L’importance de la détection extraterrestre avec James Webb

Dans cette quête de vie extraterrestre, des chercheurs ont récemment effectué des simulations pour explorer le potentiel du télescope James Webb dans la détection de plusieurs de ces gaz. Pour leurs simulations, les auteurs de l’étude ont choisi cinq gaz à effet de serre artificiels utilisés dans des applications industrielles telles que la fabrication de puces informatiques : des versions fluorées du méthane, de l’éthane et du propane, ainsi que des espèces constituées d’azote et de fluor ou de soufre et de fluor.

L’une des raisons pour lesquelles ces gaz artificiels ont été choisis est leur pouvoir de réchauffement incroyablement efficace.
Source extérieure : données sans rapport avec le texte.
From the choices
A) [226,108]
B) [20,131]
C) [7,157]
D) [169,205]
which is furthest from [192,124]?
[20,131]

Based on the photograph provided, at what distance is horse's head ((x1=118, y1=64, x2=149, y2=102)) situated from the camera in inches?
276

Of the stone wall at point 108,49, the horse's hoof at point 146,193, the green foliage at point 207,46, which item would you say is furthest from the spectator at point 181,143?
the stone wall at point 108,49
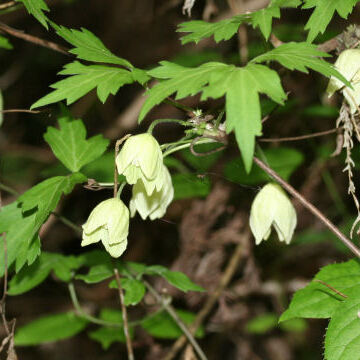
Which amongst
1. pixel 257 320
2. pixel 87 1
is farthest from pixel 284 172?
pixel 87 1

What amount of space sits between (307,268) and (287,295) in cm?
55

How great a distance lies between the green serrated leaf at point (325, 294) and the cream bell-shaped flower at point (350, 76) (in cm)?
55

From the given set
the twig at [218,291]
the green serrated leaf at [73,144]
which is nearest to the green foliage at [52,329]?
the twig at [218,291]

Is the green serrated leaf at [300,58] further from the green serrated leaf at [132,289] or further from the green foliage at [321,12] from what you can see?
the green serrated leaf at [132,289]

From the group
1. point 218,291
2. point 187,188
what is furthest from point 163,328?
point 187,188

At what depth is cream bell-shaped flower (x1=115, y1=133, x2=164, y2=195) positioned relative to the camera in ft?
5.26

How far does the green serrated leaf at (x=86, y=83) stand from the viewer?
1.67 m

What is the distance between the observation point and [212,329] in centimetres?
347

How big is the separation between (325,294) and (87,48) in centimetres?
115

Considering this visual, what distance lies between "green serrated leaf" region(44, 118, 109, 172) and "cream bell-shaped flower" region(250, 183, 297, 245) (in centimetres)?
68

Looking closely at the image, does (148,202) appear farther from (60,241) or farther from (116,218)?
(60,241)

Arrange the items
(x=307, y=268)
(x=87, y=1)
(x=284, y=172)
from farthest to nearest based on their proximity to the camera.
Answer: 1. (x=87, y=1)
2. (x=307, y=268)
3. (x=284, y=172)

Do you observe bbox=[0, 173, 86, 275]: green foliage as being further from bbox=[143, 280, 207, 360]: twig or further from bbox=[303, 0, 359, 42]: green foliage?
bbox=[303, 0, 359, 42]: green foliage

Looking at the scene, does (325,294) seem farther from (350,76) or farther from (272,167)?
(272,167)
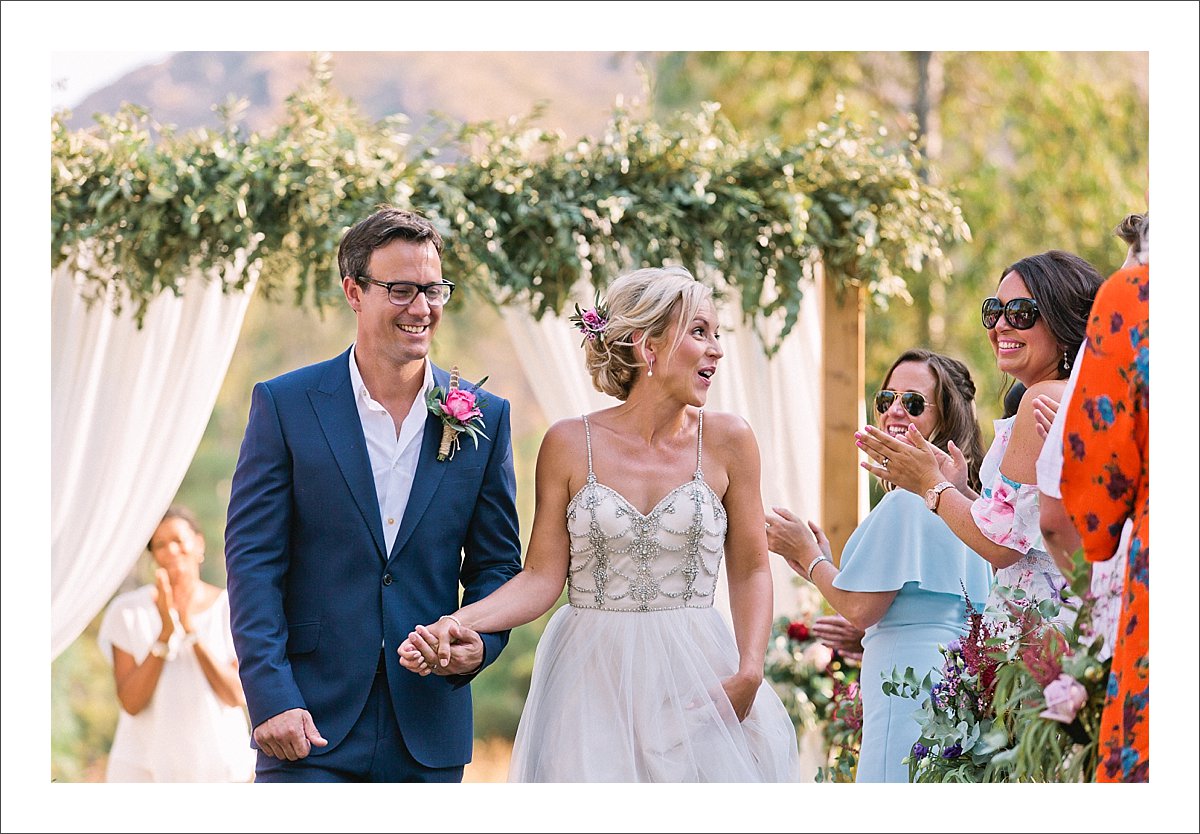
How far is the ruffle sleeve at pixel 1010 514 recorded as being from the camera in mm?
3354

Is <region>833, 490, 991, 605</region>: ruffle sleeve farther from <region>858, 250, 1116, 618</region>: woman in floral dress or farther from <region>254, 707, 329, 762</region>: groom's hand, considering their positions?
<region>254, 707, 329, 762</region>: groom's hand

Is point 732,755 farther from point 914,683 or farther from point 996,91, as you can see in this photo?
point 996,91

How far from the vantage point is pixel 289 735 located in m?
3.19

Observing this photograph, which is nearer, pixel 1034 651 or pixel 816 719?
pixel 1034 651

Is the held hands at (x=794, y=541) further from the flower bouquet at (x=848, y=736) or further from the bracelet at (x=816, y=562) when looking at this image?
the flower bouquet at (x=848, y=736)

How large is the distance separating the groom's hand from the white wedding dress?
57 cm

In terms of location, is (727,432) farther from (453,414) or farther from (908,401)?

L’hexafluorure de soufre a par exemple un potentiel de réchauffement 23 500 fois supérieur à celui du dioxyde de carbone. Un autre avantage des gaz étudiés par les chercheurs (du moins pour la détection de technosignatures) est qu’ils ont une durée de vie exceptionnellement longue, ce qui signifie qu’ils pourraient persister dans une atmosphère semblable à celle de la Terre pendant 50 000 ans.

Pour cette étude, l’équipe a simulé la présence de ces gaz sur TRAPPIST-1f, une planète du système TRAPPIST-1, une famille de sept mondes rocheux situés à environ 40 années-lumière de la Terre dans la constellation du Verseau. Les chercheurs ont alors découvert que les instruments à bord du JWST seraient effectivement capables de détecter les gaz à effet de serre produits artificiellement au niveau d’abondance requis pour l’ingénierie climatique. Cela signifie que si une civilisation extraterrestre émet un grand nombre de gaz à effet de serre dans son atmosphère pour rendre son monde plus habitable, nos télescopes actuels pourraient être capables de les repérer.

Les détails de l’étude sont publiés dans The Astrophysical Journal.